> _SOURCE_
Did this fix the problem? Complete the following task to find out.

### Q7: Double-check the data
Copy the code from **Q6** to plot a histogram for the fatigue strength of `df7`. Interpret this new histogram -- are there any problems remaining? What observations can you make about the distribution of fatigue strength values?

In [None]:
###
# TASK: Plot a histogram of df7['PROPERTY: Fatigue Strength']
# TODO: Copy and modify the code from Q6
# TODO: List your observations about the data below.
###

# -- WRITE YOUR CODE BELOW -----



**Write your observations about the fatigue data here**

## Step 8: Upload the data to Citrination (OPTIONAL)

[Back to ToC](#Table-of-Contents)

Hooray! Now that we have finished cleaning the data, we can upload it to Citrination using the API. We could also use the [Template CSV Ingester](https://help.citrination.com/knowledgebase/articles/1188136-citrine-template-csv-csv) through the UI, but the method we show below is a bit faster. Yay, coding!

> _DATA EXCERPT_
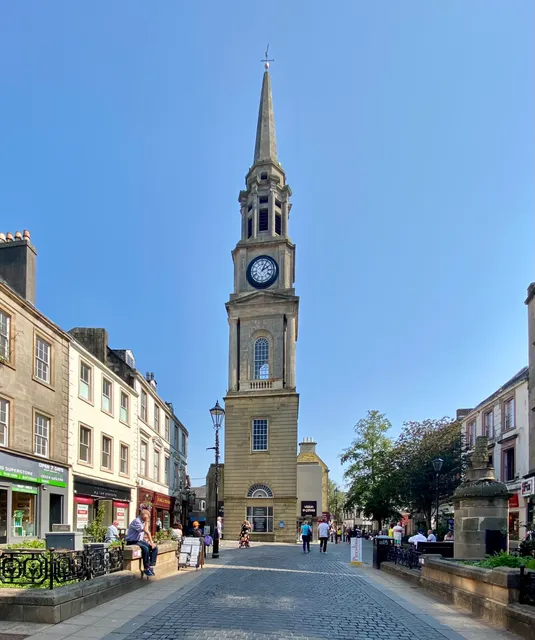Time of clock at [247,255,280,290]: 2:04
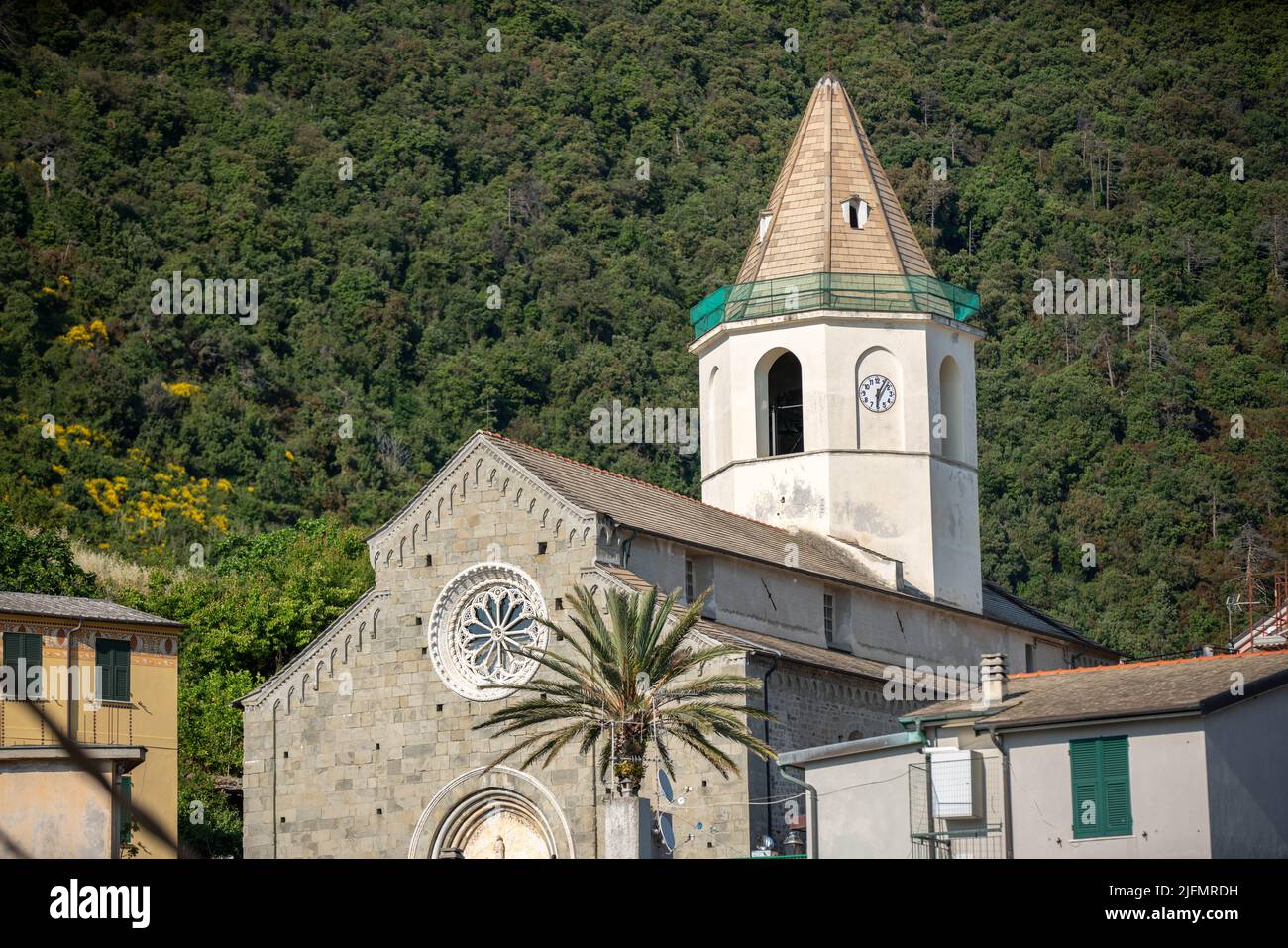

> _EXERCISE GOAL_
From the data-cleaning tutorial above, quote verbatim the passage that begins with the words containing "# -- WRITE YOUR" and ends with "[Back to ToC](#Table-of-Contents)".

> _COMPLETED TASK_
# -- WRITE YOUR CODE BELOW -----



**Write your observations about the fatigue data here**

## Step 8: Upload the data to Citrination (OPTIONAL)

[Back to ToC](#Table-of-Contents)